Influential developmental psychologist Lev Vygotsky (e.g., Vygotsky, 1978) regarded it as important for supervisors to provide tools and models designed through carefully “scaffolding” their supervisees’ training experiences to meet their developmental needs. He coined the term “zone of proximal development” (ZPD) to describe the difference between what learners can do on their own and what they can do with assistance. Development occurs though the use of scaffolding offered by someone with more knowledge and experience who provides increasingly challenging experiences as the learner acquires greater mastery. The supervisor helps to elicit and clarify what the supervisee already knows, building upon these strengths and drawing out the supervisee’s understanding. Milne (2009) likens the scaffolding process to the metaphor of taking a journey with a guide. The supervisee must exert effort and take some chances, thereby contributing to what is undertaken and achieved, but the process works best with a supervisor who behaves like an experienced guide who can draw on the experience of already having traveled the path (p. 131).

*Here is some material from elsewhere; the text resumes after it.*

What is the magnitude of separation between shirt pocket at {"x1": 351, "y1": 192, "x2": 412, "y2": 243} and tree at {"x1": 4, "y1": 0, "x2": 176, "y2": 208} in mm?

Developmental models such as Stoltenberg and Delworth’s (1987) focus on tailoring the supervision process to meet the supervisees’ current level of development, based on the premise that supervisees go through predictable stages of development. As the supervisee develops competence or mastery, the supervisor gradually moves the scaffolding to encourage the supervisee to apply the learning to the next and more difficult stage.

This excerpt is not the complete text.